All that is wanted is a word-for-word copy of the line with "1 pc English" and every line after it in the data below.

#####

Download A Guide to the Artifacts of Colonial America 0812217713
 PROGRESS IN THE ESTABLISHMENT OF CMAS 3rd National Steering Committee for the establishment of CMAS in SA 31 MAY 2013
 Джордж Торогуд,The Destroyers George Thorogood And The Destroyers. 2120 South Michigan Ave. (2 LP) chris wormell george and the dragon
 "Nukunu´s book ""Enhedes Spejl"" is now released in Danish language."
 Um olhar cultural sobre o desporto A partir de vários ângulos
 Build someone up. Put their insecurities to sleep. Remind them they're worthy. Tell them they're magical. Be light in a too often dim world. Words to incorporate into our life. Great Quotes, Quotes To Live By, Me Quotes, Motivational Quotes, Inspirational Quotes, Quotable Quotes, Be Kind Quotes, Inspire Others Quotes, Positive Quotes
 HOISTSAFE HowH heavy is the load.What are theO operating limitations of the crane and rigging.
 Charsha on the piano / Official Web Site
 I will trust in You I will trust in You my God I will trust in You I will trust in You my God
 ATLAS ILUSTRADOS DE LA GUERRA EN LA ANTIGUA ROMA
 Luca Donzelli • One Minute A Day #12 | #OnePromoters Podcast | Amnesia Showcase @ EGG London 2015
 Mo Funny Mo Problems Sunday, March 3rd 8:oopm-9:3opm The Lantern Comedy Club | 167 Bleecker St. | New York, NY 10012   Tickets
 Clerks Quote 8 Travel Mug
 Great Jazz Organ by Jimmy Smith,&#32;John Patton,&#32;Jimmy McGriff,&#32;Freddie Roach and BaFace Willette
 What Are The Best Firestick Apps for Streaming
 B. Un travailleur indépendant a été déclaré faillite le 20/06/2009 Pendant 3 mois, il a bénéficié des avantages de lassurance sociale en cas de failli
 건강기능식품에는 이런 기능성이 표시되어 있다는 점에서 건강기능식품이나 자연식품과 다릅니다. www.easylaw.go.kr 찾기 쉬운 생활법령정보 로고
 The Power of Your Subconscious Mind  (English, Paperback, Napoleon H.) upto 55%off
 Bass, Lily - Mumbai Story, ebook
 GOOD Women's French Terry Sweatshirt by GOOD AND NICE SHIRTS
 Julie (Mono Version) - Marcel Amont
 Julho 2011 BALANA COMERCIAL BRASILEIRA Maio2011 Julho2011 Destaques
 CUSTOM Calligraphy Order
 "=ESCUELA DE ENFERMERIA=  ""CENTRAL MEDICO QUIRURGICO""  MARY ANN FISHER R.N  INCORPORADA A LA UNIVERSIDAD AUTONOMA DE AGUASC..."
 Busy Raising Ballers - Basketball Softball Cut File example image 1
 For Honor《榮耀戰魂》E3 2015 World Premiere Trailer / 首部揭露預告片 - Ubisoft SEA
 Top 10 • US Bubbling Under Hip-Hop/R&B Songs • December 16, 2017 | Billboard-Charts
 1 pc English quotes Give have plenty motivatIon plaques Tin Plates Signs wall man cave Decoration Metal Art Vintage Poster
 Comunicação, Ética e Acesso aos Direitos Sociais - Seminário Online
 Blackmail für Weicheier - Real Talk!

#####

• [RESULT OF THE EXERCISE]
 1 pc English quotes Give have plenty motivatIon plaques Tin Plates Signs wall man cave Decoration Metal Art Vintage Poster
 Comunicação, Ética e Acesso aos Direitos Sociais - Seminário Online
 Blackmail für Weicheier - Real Talk!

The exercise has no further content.